Production scientists research new production processes to improve manufacturing systems to make them more time- and cost-efficient and, as a consequence, more profitable. As a production scientist, you may find work in myriad industries that involve the manufacturing of goods, like food processing, pharmaceuticals, cosmetics testing, and many more.
You can opt to specialize in either product or process development as a production scientist, or you may work in both areas. In your role, you will plan and supervise product or production process testings to find the best way to optimize them. You will model new ideas and analyze data collected about existing production.
You will need a degree in biochemistry, engineering, or a related field to embark on a career as a production scientist. Employers looking to hire production scientists seek candidates with analytical and problem-solving skills, as well as the ability to follow strict methodologies and work on a team.
There is more than meets the eye when it comes to being a production scientist. For example, did you know that they make an average of $27.53 an hour? That's $57,270 a year!
Between 2018 and 2028, the career is expected to grow 8% and produce 10,600 job opportunities across the U.S.
When it comes to the most important skills required to be a production scientist, we found that a lot of resumes listed 9.1% of production scientists included raw materials, while 7.9% of resumes included lab equipment, and 7.7% of resumes included qc. Hard skills like these are helpful to have when it comes to performing essential job responsibilities.
When it comes to searching for a job, many search for a key term or phrase. Instead, it might be more helpful to search by industry, as you might be missing jobs that you never thought about in industries that you didn't even think offered positions related to the production scientist job title. But what industry to start with? Most production scientists actually find jobs in the health care and pharmaceutical industries.
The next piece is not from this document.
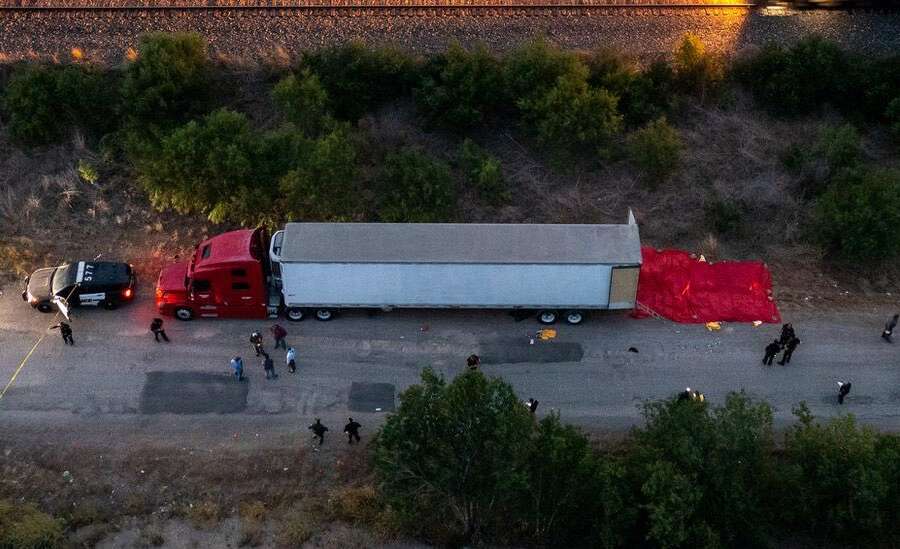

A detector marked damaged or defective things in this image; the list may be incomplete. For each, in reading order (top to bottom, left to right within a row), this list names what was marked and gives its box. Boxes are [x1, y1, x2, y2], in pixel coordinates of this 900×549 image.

If you're interested in becoming a production scientist, one of the first things to consider is how much education you need. We've determined that 62.4% of production scientists have a bachelor's degree. In terms of higher education levels, we found that 25.5% of production scientists have master's degrees. Even though most production scientists have a college degree, it's impossible to become one with only a high school degree or GED.
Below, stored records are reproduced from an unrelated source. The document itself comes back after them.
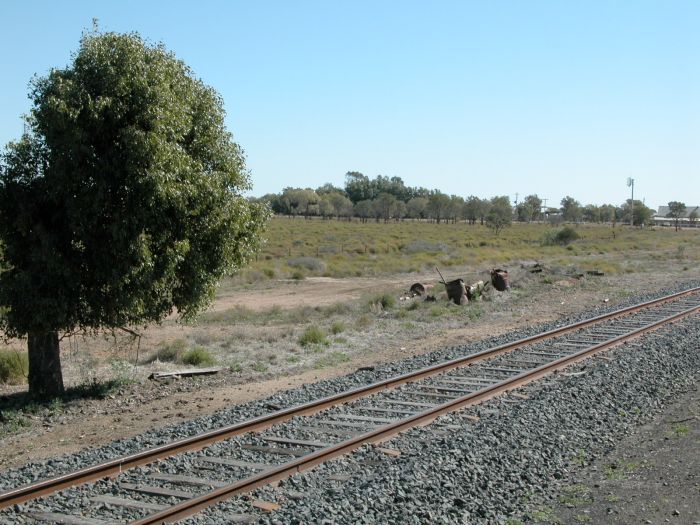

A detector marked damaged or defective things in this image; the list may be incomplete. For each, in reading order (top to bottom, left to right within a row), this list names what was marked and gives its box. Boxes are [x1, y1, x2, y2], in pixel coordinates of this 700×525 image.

rusty metal debris [490, 268, 512, 292]
rusty rail [0, 284, 696, 510]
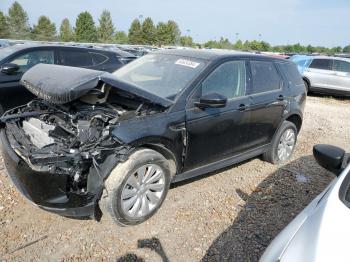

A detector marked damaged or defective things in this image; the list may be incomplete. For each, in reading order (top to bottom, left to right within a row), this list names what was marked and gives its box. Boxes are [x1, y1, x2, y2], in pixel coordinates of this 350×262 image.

damaged front end [0, 64, 170, 219]
crushed hood [19, 63, 173, 107]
Choosing the right major is always an important step when researching how to become a production scientist. When we researched the most common majors for a production scientist, we found that they most commonly earn bachelor's degree degrees or master's degree degrees. Other degrees that we often see on production scientist resumes include doctoral degree degrees or associate degree degrees.
You may find that experience in other jobs will help you become a production scientist. In fact, many production scientist jobs require experience in a role such as research assistant. Meanwhile, many production scientists also have previous career experience in roles such as laboratory technician or research associate.